(Data listing)

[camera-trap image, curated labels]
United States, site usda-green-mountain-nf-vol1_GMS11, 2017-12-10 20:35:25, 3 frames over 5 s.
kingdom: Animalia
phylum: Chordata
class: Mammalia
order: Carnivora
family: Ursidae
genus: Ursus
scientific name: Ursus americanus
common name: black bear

(End Data listing)
(Data listing)

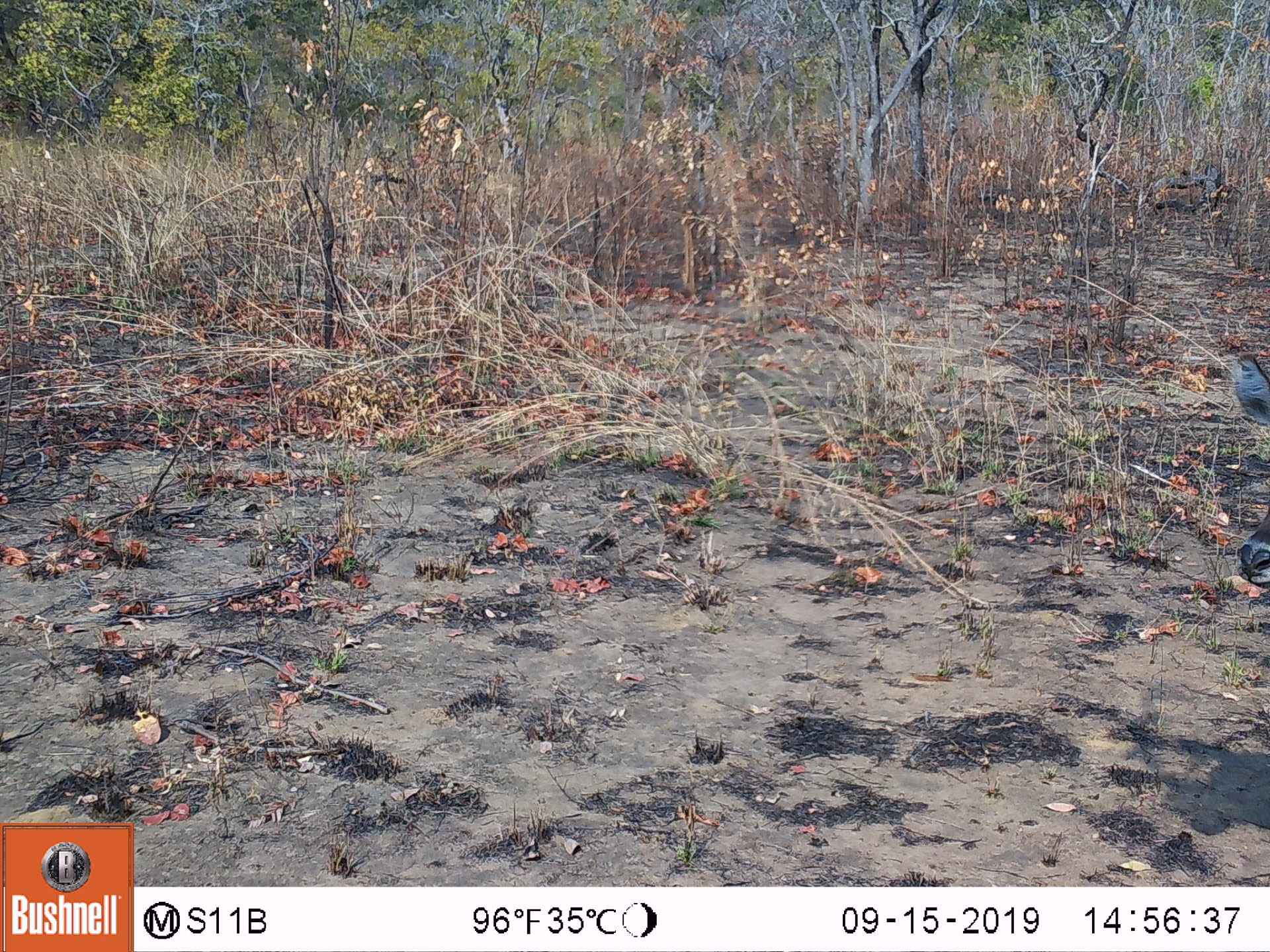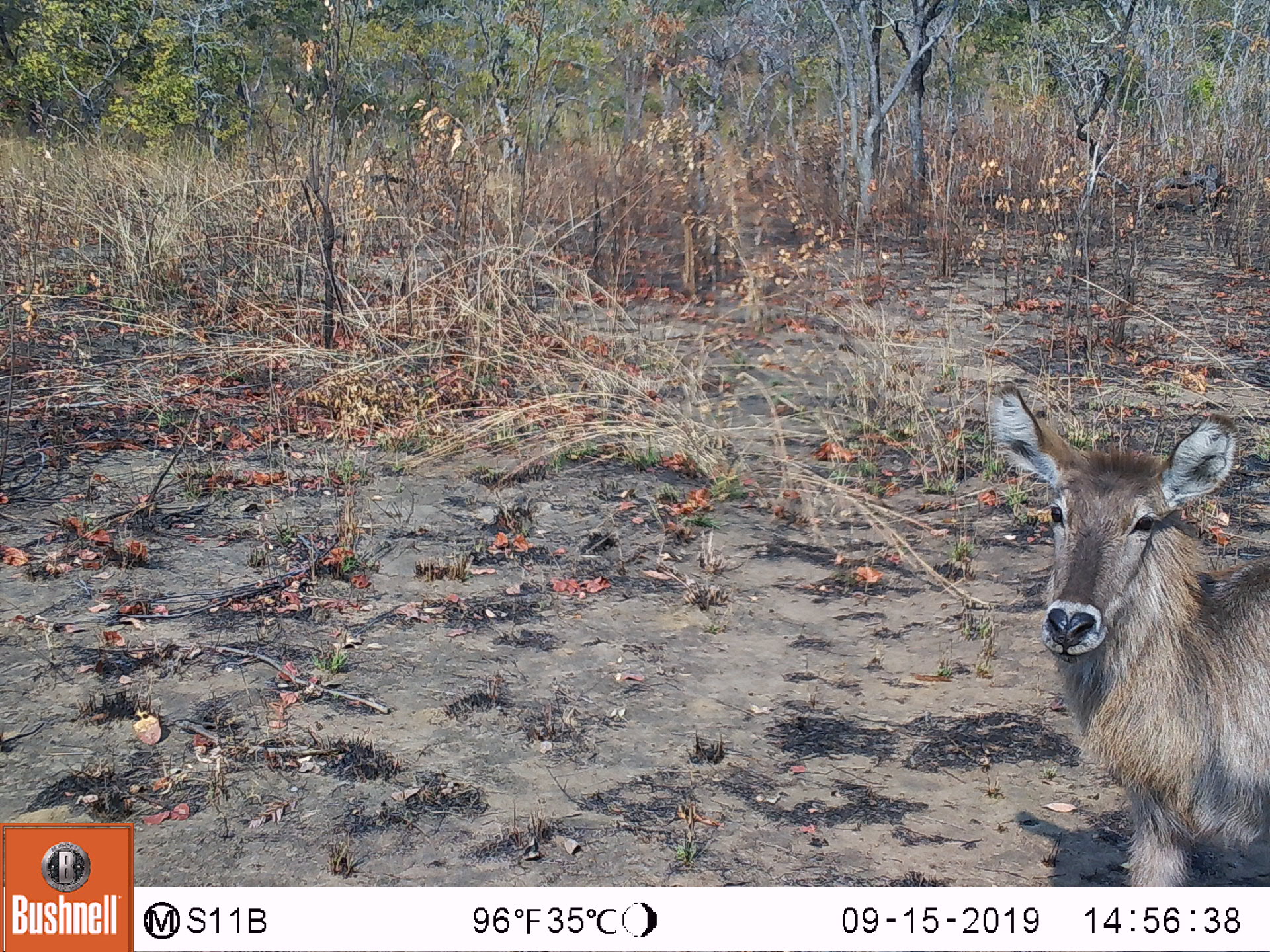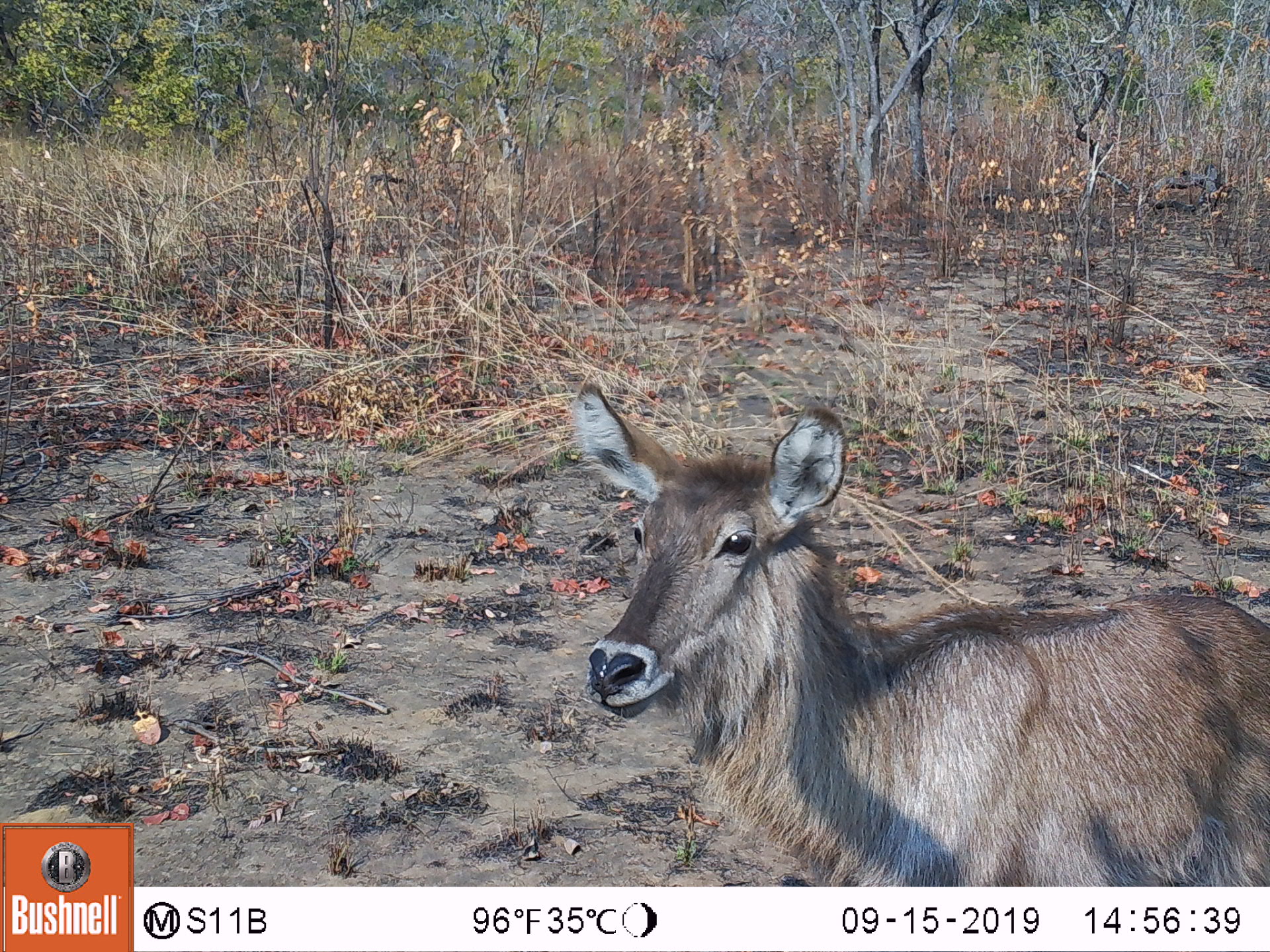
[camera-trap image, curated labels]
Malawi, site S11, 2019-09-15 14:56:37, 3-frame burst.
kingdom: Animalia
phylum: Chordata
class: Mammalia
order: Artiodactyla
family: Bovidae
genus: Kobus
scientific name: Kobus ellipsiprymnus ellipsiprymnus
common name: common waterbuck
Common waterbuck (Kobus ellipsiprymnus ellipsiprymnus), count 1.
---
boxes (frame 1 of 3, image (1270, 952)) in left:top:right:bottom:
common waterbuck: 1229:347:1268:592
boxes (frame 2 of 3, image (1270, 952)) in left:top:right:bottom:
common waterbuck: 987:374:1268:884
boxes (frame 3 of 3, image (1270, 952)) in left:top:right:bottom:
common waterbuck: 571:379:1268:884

(End Data listing)

### Problem details
Respond with a single number: the count of lines in the entries above that contain the string "site".

### Your solution
2